🤖 AI Summary
To address the high annotation cost and heavy reliance on manual labels in LiDAR-based autonomous driving perception, this paper proposes LaserMix++, a semi-supervised 3D scene understanding framework. Methodologically, it introduces the first multi-modal LaserMix data augmentation strategy, enabling fine-grained cross-modal fusion of LiDAR and camera features; incorporates cross-sensor feature distillation and large language model (LLM)-guided knowledge supervision to establish a 3D consistency regularization mechanism. Evaluated on benchmarks including nuScenes, LaserMix++ achieves full-supervision performance using only 20% labeled data, significantly outperforming existing semi-supervised approaches. This work is the first to integrate LLM-prior knowledge into multi-modal semi-supervised 3D understanding, empirically validating its effectiveness in improving annotation efficiency, generalization capability, and geometric consistency modeling in 3D space.
📝 Abstract
Efficient data utilization is crucial for advancing 3D scene understanding in autonomous driving, where reliance on heavily human-annotated LiDAR point clouds challenges fully supervised methods. Addressing this, our study extends into semi-supervised learning for LiDAR semantic segmentation, leveraging the intrinsic spatial priors of driving scenes and multi-sensor complements to augment the efficacy of unlabeled datasets.

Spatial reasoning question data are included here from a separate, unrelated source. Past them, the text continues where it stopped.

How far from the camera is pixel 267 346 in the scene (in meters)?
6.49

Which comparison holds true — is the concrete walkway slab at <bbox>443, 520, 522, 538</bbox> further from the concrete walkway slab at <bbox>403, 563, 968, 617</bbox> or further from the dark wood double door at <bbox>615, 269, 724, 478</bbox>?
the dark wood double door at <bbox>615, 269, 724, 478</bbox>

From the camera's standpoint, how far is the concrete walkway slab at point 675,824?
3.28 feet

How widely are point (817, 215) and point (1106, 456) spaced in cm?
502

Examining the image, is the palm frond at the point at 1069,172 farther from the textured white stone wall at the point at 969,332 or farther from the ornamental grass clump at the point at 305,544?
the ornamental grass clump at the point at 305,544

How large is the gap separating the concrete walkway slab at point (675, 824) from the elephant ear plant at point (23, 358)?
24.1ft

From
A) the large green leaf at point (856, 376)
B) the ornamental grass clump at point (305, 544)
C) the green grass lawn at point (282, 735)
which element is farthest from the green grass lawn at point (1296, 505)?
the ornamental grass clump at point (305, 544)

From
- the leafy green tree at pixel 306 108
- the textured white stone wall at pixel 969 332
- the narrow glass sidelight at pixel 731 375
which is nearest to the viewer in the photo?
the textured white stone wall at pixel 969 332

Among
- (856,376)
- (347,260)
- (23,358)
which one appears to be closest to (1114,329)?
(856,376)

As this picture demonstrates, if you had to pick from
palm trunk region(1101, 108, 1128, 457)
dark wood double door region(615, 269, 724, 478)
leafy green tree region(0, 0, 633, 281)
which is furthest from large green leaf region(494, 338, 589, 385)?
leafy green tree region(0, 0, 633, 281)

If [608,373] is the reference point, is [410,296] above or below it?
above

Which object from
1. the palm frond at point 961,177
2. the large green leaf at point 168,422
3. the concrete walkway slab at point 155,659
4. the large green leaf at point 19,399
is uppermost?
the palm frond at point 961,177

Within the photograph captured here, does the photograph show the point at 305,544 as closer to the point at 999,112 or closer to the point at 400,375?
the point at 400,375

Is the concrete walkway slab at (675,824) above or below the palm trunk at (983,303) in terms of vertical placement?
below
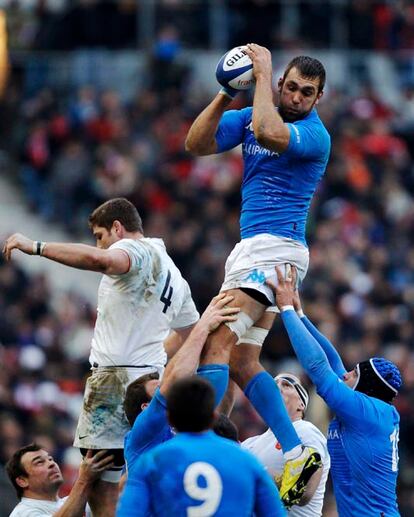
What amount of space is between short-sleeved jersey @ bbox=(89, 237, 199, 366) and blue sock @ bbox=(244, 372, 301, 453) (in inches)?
32.6

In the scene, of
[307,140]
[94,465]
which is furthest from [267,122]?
[94,465]

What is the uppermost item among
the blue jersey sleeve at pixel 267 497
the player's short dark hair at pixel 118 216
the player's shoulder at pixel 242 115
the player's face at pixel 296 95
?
the player's face at pixel 296 95

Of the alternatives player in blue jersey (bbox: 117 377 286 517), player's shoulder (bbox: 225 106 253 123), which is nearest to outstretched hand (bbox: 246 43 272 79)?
player's shoulder (bbox: 225 106 253 123)

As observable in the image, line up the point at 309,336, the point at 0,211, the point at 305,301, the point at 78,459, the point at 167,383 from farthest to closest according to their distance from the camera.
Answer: the point at 0,211, the point at 305,301, the point at 78,459, the point at 309,336, the point at 167,383

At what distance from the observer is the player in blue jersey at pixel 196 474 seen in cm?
806

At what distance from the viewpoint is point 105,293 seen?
10695 millimetres

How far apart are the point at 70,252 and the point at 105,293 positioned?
1052mm

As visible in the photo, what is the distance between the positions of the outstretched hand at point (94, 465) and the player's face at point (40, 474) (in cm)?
41

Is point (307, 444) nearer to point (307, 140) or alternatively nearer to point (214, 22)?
point (307, 140)

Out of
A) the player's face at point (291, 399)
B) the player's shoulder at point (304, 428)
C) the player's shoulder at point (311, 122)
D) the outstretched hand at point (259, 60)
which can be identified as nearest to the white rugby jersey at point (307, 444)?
the player's shoulder at point (304, 428)

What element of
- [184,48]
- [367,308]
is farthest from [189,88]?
[367,308]

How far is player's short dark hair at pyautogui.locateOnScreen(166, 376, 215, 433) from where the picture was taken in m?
8.03

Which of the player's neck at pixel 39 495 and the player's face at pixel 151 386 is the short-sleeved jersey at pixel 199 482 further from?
the player's neck at pixel 39 495

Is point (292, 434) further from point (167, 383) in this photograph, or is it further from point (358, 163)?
point (358, 163)
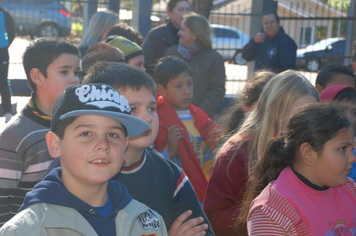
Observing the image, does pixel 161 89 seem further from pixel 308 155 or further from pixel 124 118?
pixel 124 118

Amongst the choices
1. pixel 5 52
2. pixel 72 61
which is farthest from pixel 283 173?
pixel 5 52

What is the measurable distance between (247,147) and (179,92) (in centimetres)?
159

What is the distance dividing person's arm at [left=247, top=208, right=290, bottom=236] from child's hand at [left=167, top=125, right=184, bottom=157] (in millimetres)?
1663

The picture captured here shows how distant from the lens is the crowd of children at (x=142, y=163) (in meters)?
2.12

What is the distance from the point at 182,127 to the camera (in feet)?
14.7

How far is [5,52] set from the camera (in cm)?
874

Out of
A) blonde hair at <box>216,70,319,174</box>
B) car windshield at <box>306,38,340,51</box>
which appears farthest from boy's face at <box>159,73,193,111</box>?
car windshield at <box>306,38,340,51</box>

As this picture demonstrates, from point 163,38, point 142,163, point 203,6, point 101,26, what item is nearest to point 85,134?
point 142,163

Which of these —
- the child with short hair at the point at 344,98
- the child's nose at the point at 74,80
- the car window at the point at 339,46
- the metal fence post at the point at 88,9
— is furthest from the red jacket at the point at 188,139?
the car window at the point at 339,46

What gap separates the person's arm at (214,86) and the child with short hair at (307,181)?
131 inches

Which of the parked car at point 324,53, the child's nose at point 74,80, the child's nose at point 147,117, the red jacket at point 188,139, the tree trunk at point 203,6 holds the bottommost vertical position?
the red jacket at point 188,139

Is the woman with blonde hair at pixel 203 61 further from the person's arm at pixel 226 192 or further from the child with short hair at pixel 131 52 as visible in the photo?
the person's arm at pixel 226 192

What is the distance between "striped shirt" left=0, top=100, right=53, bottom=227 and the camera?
2836 mm

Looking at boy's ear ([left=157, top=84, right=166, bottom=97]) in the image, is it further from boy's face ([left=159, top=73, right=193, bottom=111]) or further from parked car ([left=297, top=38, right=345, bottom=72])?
parked car ([left=297, top=38, right=345, bottom=72])
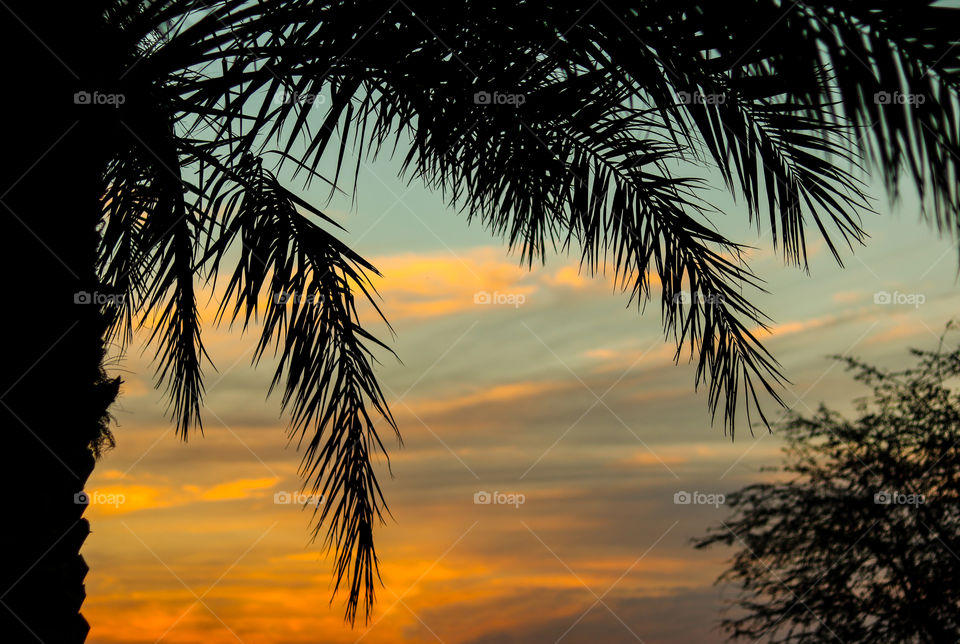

We introduce LaserMix++, an evolved framework that integrates laser beam manipulations from disparate LiDAR scans and incorporates LiDAR-camera correspondences to further assist data-efficient learning. Our framework is tailored to enhance 3D scene consistency regularization by incorporating multi-modality, including 1) multi-modal LaserMix operation for fine-grained cross-sensor interactions; 2) camera-to-LiDAR feature distillation that enhances LiDAR feature learning; and 3) language-driven knowledge guidance generating auxiliary supervisions using open-vocabulary models. The versatility of LaserMix++ enables applications across LiDAR representations, establishing it as a universally applicable solution. Our framework is rigorously validated through theoretical analysis and extensive experiments on popular driving perception datasets. Results demonstrate that LaserMix++ markedly outperforms fully supervised alternatives, achieving comparable accuracy with five times fewer annotations and significantly improving the supervised-only baselines. This substantial advancement underscores the potential of semi-supervised approaches in reducing the reliance on extensive labeled data in LiDAR-based 3D scene understanding systems.